Sen kendini kim sanıyorsun?

Saygısız bakışlara rağmen Yazar A yılmadı. Bunun yerine genişçe gülümsedi.

“Aslında, bu DM pazarına öncülük eden bendim ve sizler de gemiye atladınız. Başka bir deyişle, nesnel olarak konuşursak, beğenseniz de beğenmeseniz de hepiniz bana borçlusunuz.”

“……!”

“Kim liderlik ederse etsin, işler asla yolunda gitmeyecek. Ama eğer hepimiz iş birliğine eşit şekilde katılırsak? Bu bir felaket olacak, garanti.”

“Hmm.”

“Evet, bu yüzden lider olarak herkesin 'borçlu' olduğunu kabul edeceği kişiyi seçmek daha akıllıca. O da benim.”

“Bu… doğru olabilir…”

Yazarlar sessizce bakıştılar.

Mantıklı gibi geldi…!

Üstelik yazarlar, doğası gereği akla yatkın saçmalıklara karşı savunmasızdırlar.

Eğer soğuk, mantıklı zihinleri olsaydı, ilk başta yazarlık gibi mantıksız bir mesleği seçmezlerdi.

“Tamam, diyelim ki sen lidersin. Peki lider olarak görüşlerimizi tam olarak nasıl koordine edeceksin?”

“Öncelikle sorumlulukları yazarlar arasında paylaştırıyoruz.”

Çırpınma.

Yazar A, PPT slaytlarını çevirdi. Elbette, bir bilgisayar ekranında görüntülenmiyordu; sadece PPT şablonlarına benzeyecek şekilde yapılmış kağıt malzemelerdi.

“Bunu sana söylemedim ama son birkaç yıldır gizlice perilerle ortaklık kurup DM'lerini gözlemliyorum.”

“Ne?”

“DM işine bana bir pay bile vermeden başladığın için kaderin buydu. Bununla başa çık. Neyse, bu yüzden genelde DM'lerini eğlenceli kılan şeyleri ve özellikle nelerde iyi olduğunu biliyorum.”

Bu adam deli mi?

Diğer yazarlar onu gömmek ve cinayeti örtbas etmek için ne kadar paraya ihtiyaç olduğunu düşünürken, Yazar A rolleri sakin bir şekilde sınıflandırdı.

“Gördüğüm kadarıyla bunlar sizin güçlü yönleriniz ve rolleriniz.”

1. NPC Uzmanı: Web romanı günlerinden beri “kıvrak” ve “lezzetli” diyaloglar yazmasıyla tanınır ve DM'lerde karakterleri canlı ve dinamik hale getirdiği için müşteriler tarafından övülür.

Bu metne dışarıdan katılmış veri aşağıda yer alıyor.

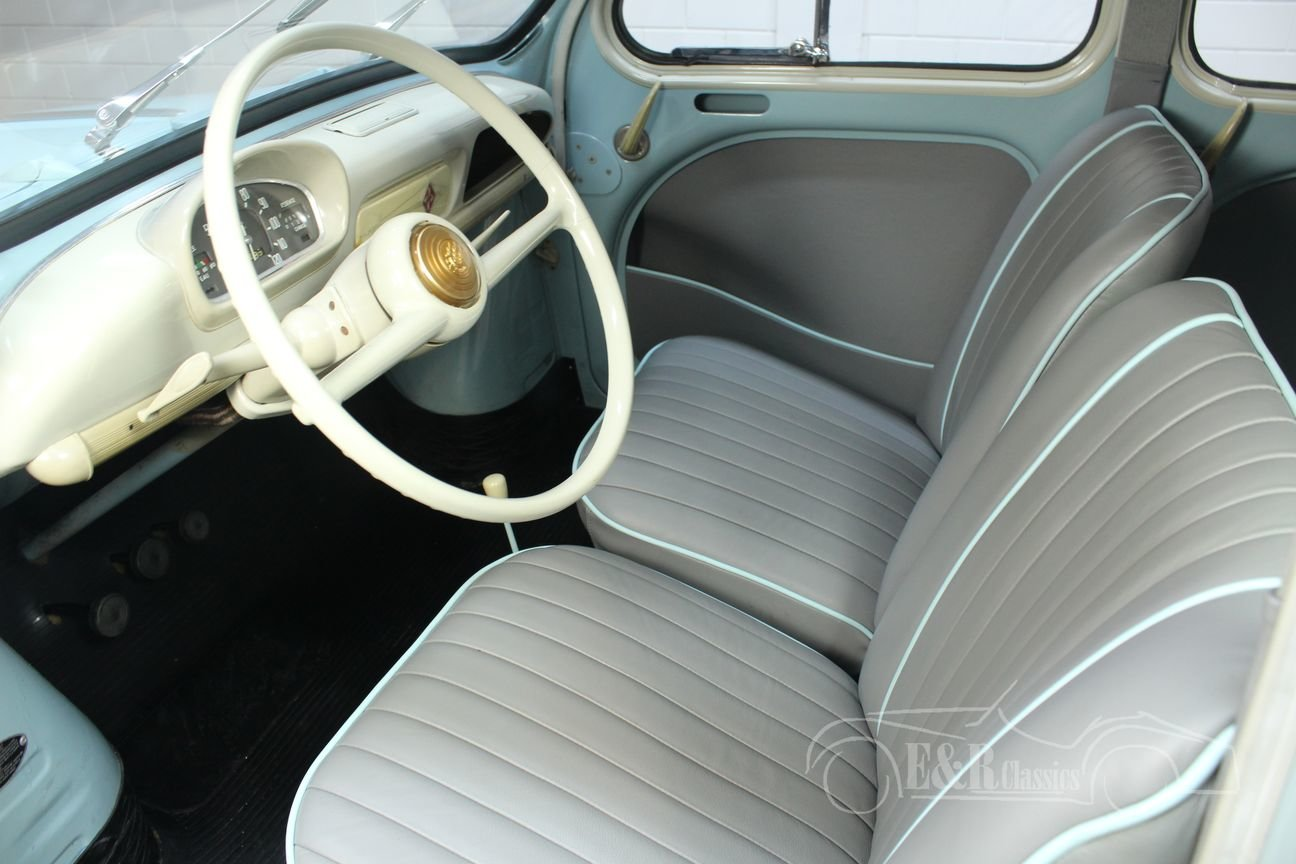 Renault 4CV 1957 Beautiful restored condition For Sale (picture 3 of 6)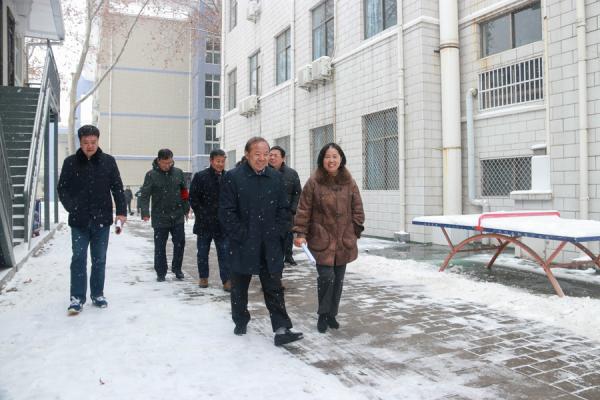 郑州市教育局副局长曾昭传大雪之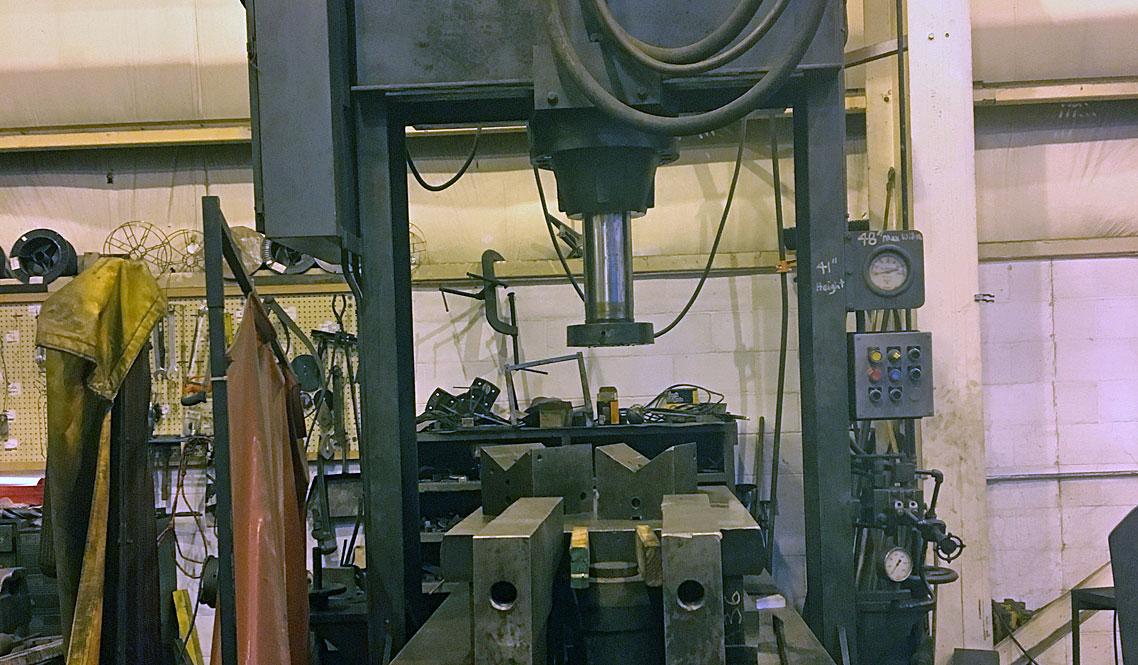 150 ton H frame press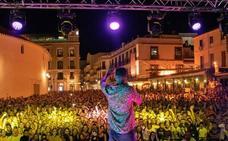 Denuncian la venta de alcohol a menores durante un concierto gratuito en Ronda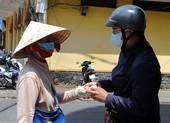 COVID-19: Ngưng bán vé số, nhiều người nghèo được giúp đỡ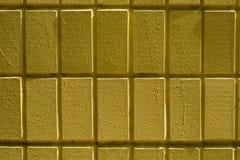 Pared de ladrillos o de bloques amarillos Fotografía de archivo libre de regalías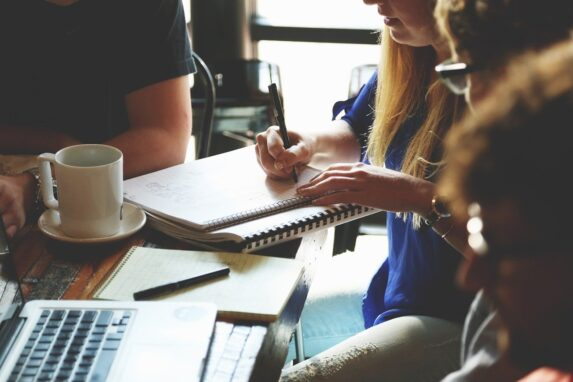 Groot en klein kantoormateriaal in webshops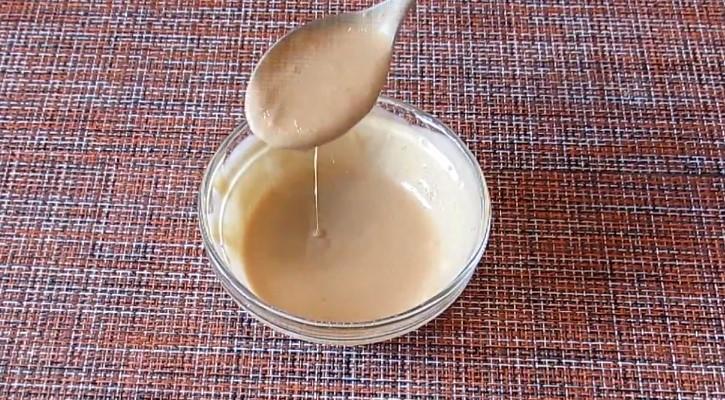 заправка для салата из майонеза, соевого соуса и чеснока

2. Harita Uzmanı: Web romanı günlerinde her bölümde “sahneler” ve “hileler” tasarlamasıyla ünlüdür. Bu yazar, seviye tasarımını ele alarak gizlice bağımsız oyun projelerine katkıda bulunmuştur.

3. Macera, Eşyalar, Eğitim Uzmanı: Kahramanların gizli hazineler elde ettiği sahneler ve web romanlarında okuyucuları büyüleyen eğitim sahneleri yazmasıyla ünlüdür. Şimdi, bu yazar DM müşterilerine en güçlü olma deneyimini sunma konusunda uzmanlaşmıştır.

4. Ana Etkinlik Uzmanı: Web romanlarında uluslar veya siyasi gruplar arasındaki güç mücadeleleri gibi “büyük anlatılar” oluşturmada yeteneklidir. DM dünyasında, bu yazar acımasız siyasi dramalar yarattığı için lonca liderleri tarafından övülür.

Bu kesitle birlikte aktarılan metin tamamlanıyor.